Bild: "Wir müssen wichtige Debatten wieder stärker besetzen", so der thüring…
BERLIN/WITTENBERG taz | Eigentlich hatte bisher alles so gut funktioniert.
Die beiden SPD-Frauen nehmen sich den Feind, die Bundesregierung, vor die
Flinte und wettern gegen die bevorstehende Entscheidung über die
Hartz-IV-Sätze im Bundesrat. "Schwarz-Gelb hat keine Antwort gefunden und
will keine Antwort finden", poltert die Bundestagsabgeordnete Mechthild
Rawert und scheint zufrieden über die eigenen Worte. Es ist Mittwochabend
vergangener Woche, Rawert und Gabriele Hiller-Ohm sprechen vor der
Arbeiterwohlfahrt in Berlin-Kreuzberg - eigentlich ein Heimspiel.
Doch dann meldet sich die Frau im blauen Pullover in der zweiten Stuhlreihe
zu Wort. "Von Brot allein kann ich nicht leben", klagt sie die
Politikerinnen an, "wenn man 6.800 Euro verdient, dann ist man sehr weit
entfernt von den 680 Euro, die ich habe". Für das Gesetz sei die SPD ganz
allein verantwortlich, schimpft sie, "das fehlt mir hier". Rawert und
Hiller-Ohm schauen bedröppelt, die Stimmung ist hin.
Die Szene steht für ein Problem der SPD. Die Bundesregierung musste die
Hartz-IV-Sätze neu berechnen, gerade 5 Euro will Arbeitsministerin Ursula
von der Leyen (CDU) den Langzeitarbeitslosen mehr geben. Es geht um soziale
Gerechtigkeit, das Kerngebiet der SPD. Doch jede Attacke der Partei
verliert sich im Nichts. Trotz der Korrekturen an Rente und
Arbeitsmarktreformen klebt die Politik ihrer Regierungszeit an der SPD.
Zudem besetzt sie im Moment kein Thema so, dass sie in der Gunst der
Bevölkerung hinzugewinnt.
Am Ende des ersten Jahres nach der schallenden Niederlage bei der
Bundestagswahl ist die SPD immer noch in der Krise. Es gab ein kurzes Hoch
im Sommer und die Parteiflügel sind versöhnt. Aber selbst das Symbol für
den Aufschwung wurde ein Nichtparteimitglied, Bundespräsidentenkandidat
Joachim Gauck. Seitdem scheint die politische Debatte wie verhext. Erst kam
der Sarrazin-Streit, dann kamen Sachdiskussionen um Integrationspolitik,
Stuttgart 21, Afghanistan, Atom. Überall steht die SPD zwischen den Grünen
und CDU. Sie war nie die klare Alternative. "Wir sind die Partei des
donnernden Sowohl-als-auch", verteidigt der schleswig-holsteinische
Landeschef Ralf Stegner die Positionen. Doch als Folge verharrt die Partei
in den Umfragen um die 27 Prozent, obwohl sich die Unzufriedenheit mit der
Bundesregierung durch die ganze Bevölkerung zieht.

■ ■ ■ ■ ■

__Aufgabenstellung__:
Prüfe, ob die Aussagen (a) bis (c) mit dem Text über die SPD übereinstimmen. Antworte zu jeder mit Ja oder Nein und zitiere die entscheidenden Worte des Textes wörtlich.
(a) Rawert und Hiller-Ohm treten bei der Arbeiterwohlfahrt in Berlin-Kreuzberg auf.
(b) Die Arbeitsministerin will den Langzeitarbeitslosen 50 Euro mehr geben.
(c) Die SPD liegt in den Umfragen um die 27 Prozent.

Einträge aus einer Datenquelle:
■ ■ ■ ■ ■

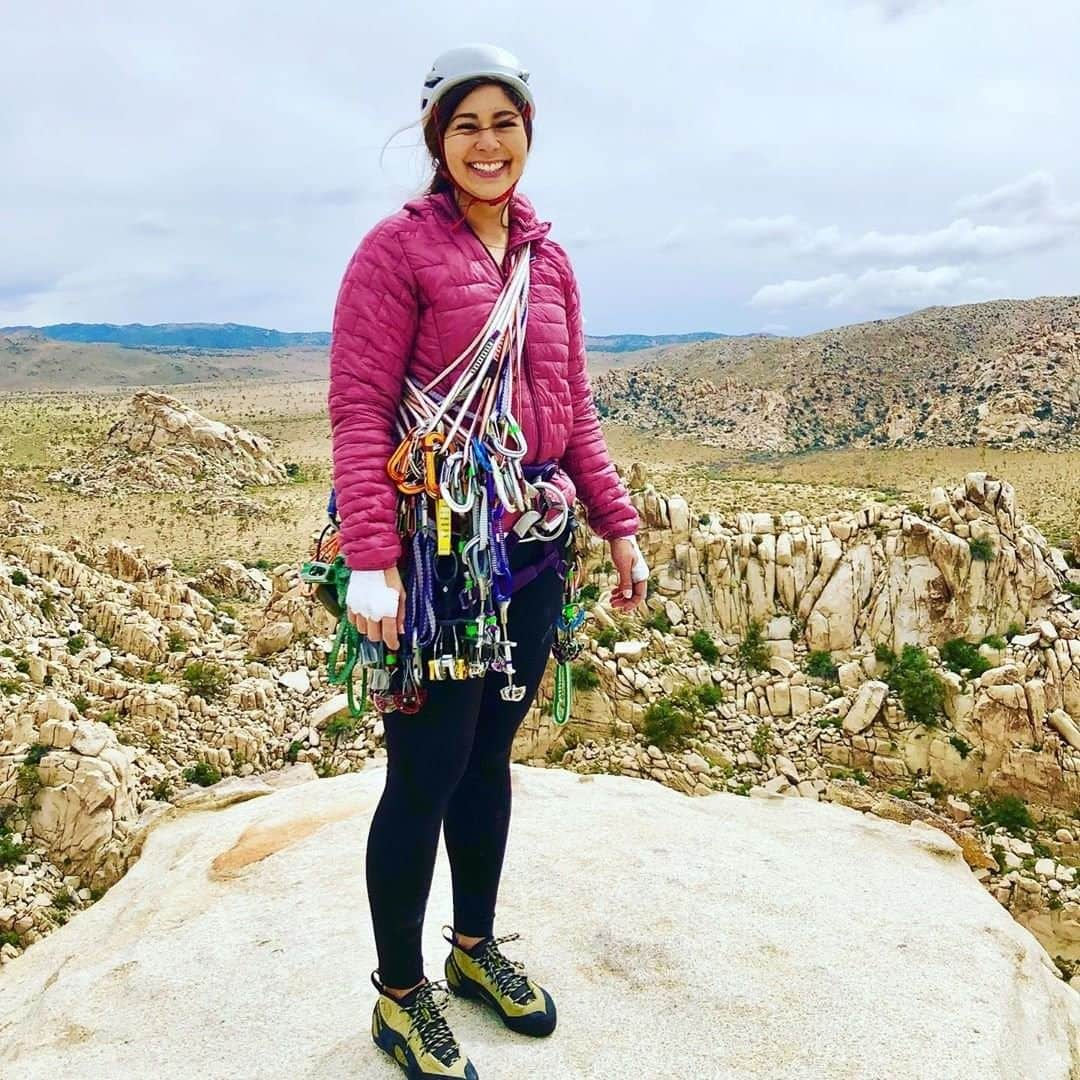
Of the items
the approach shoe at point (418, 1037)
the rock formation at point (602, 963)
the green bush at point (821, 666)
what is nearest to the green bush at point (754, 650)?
the green bush at point (821, 666)

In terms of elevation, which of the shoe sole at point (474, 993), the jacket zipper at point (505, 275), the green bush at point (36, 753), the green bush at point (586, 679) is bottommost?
the green bush at point (586, 679)

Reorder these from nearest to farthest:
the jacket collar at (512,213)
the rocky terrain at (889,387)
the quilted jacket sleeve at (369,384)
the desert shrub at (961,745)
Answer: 1. the quilted jacket sleeve at (369,384)
2. the jacket collar at (512,213)
3. the desert shrub at (961,745)
4. the rocky terrain at (889,387)

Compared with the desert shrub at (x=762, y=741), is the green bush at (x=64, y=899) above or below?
above

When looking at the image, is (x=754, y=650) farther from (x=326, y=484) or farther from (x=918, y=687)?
(x=326, y=484)

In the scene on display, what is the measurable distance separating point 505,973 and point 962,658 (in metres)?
8.43

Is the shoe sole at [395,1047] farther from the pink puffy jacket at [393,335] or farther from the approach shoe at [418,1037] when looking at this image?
the pink puffy jacket at [393,335]

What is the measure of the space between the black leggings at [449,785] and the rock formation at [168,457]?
2509 cm

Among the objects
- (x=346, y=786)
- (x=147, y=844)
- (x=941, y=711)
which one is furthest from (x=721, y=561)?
(x=147, y=844)

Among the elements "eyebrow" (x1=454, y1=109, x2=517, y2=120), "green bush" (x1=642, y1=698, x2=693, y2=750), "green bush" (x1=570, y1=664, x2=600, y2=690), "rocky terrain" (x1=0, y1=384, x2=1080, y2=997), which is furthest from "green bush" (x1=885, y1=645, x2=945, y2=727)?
"eyebrow" (x1=454, y1=109, x2=517, y2=120)

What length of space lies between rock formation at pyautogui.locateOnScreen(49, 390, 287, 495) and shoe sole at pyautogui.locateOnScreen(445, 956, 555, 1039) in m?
24.9

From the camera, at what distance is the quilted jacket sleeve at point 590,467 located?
3021 millimetres

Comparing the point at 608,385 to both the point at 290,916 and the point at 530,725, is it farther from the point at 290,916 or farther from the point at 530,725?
the point at 290,916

■ ■ ■ ■ ■

__Lösung__:
(a) Ja: „Rawert und Gabriele Hiller-Ohm sprechen vor der Arbeiterwohlfahrt in Berlin-Kreuzberg“
(b) Nein: „gerade 5 Euro will Arbeitsministerin Ursula von der Leyen (CDU) den Langzeitarbeitslosen mehr geben“
(c) Ja: „verharrt die Partei in den Umfragen um die 27 Prozent“